PROBLEM TO SOLVE: Locate every line in the rows below that contains the word "nearer", and copy each of those lines. Case counts.

(Dataset entries)
-- start --

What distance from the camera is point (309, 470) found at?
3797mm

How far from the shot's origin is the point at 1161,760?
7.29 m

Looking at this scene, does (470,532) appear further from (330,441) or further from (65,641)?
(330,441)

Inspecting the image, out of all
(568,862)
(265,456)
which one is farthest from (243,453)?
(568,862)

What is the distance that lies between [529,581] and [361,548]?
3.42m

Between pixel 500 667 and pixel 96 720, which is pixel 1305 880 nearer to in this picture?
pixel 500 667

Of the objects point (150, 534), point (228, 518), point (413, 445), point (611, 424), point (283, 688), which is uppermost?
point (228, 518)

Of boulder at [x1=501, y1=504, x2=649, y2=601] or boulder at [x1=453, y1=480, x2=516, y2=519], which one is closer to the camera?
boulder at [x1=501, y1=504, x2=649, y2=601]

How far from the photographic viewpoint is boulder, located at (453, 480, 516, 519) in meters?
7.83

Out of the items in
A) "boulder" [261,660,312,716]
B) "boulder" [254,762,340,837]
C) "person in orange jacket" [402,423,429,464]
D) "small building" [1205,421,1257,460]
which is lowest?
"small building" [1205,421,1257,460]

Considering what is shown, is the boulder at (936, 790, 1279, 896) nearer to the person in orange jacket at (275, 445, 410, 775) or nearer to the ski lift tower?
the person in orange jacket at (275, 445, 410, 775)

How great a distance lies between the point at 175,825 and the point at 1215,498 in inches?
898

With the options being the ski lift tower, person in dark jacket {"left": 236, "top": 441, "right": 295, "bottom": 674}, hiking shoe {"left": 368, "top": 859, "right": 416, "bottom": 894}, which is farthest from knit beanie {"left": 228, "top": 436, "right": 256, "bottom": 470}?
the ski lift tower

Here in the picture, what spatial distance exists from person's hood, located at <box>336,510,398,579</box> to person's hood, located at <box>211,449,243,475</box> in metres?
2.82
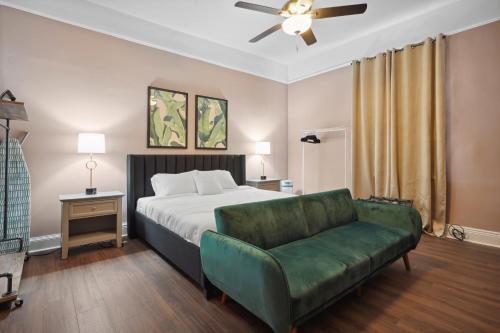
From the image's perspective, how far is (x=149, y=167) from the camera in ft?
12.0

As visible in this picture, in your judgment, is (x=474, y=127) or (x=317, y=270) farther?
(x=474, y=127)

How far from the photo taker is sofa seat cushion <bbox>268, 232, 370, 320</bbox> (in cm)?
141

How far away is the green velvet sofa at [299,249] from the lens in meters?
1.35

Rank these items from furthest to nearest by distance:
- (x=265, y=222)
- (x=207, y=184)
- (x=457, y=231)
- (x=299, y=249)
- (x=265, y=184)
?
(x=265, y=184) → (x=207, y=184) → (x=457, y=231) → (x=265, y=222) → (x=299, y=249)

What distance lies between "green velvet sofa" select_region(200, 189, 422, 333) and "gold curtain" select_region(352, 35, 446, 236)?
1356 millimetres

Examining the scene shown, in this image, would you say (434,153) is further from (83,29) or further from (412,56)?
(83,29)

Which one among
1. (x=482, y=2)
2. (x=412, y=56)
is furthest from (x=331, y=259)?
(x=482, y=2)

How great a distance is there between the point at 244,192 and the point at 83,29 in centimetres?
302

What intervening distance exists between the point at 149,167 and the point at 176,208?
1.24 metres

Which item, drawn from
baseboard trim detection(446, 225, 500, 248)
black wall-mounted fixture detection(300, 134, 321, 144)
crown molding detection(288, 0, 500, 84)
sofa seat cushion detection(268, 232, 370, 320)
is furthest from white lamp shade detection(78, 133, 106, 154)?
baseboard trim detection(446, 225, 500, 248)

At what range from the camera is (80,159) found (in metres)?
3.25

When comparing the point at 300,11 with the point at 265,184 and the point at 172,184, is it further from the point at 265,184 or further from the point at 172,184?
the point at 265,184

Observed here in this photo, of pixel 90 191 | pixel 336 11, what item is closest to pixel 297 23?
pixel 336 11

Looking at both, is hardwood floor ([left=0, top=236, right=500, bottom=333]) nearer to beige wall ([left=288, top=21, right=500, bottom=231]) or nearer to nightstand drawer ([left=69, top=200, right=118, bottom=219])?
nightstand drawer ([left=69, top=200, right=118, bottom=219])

-- end --
-- start --

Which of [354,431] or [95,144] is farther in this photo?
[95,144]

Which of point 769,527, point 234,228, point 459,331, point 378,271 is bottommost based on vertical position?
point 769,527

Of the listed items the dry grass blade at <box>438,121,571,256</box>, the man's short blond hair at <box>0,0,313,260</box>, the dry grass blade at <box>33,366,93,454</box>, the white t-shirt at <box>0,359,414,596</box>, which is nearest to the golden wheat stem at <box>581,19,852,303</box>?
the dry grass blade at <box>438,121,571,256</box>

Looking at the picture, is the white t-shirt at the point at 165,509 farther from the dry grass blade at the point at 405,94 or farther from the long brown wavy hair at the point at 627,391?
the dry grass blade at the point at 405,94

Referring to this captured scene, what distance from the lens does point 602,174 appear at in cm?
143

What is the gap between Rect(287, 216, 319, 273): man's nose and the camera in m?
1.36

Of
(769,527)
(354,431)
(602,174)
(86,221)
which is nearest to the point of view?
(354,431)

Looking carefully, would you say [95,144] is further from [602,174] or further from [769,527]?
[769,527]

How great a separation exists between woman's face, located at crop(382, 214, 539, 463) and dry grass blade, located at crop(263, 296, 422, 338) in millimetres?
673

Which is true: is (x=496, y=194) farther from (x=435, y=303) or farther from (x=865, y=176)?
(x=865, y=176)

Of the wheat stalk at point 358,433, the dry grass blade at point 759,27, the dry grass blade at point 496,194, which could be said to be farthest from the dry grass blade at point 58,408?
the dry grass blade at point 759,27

-- end --

RESULT OF THIS EXERCISE:
Between pixel 500 667 and pixel 96 720, which is pixel 1305 880 nearer to in this picture?
Considering what is shown, is the boulder at (936, 790, 1279, 896) nearer to the person in orange jacket at (275, 445, 410, 775) or nearer to the ski lift tower?
Looking at both, is hardwood floor ([left=0, top=236, right=500, bottom=333]) nearer to beige wall ([left=288, top=21, right=500, bottom=231]) or nearer to nightstand drawer ([left=69, top=200, right=118, bottom=219])?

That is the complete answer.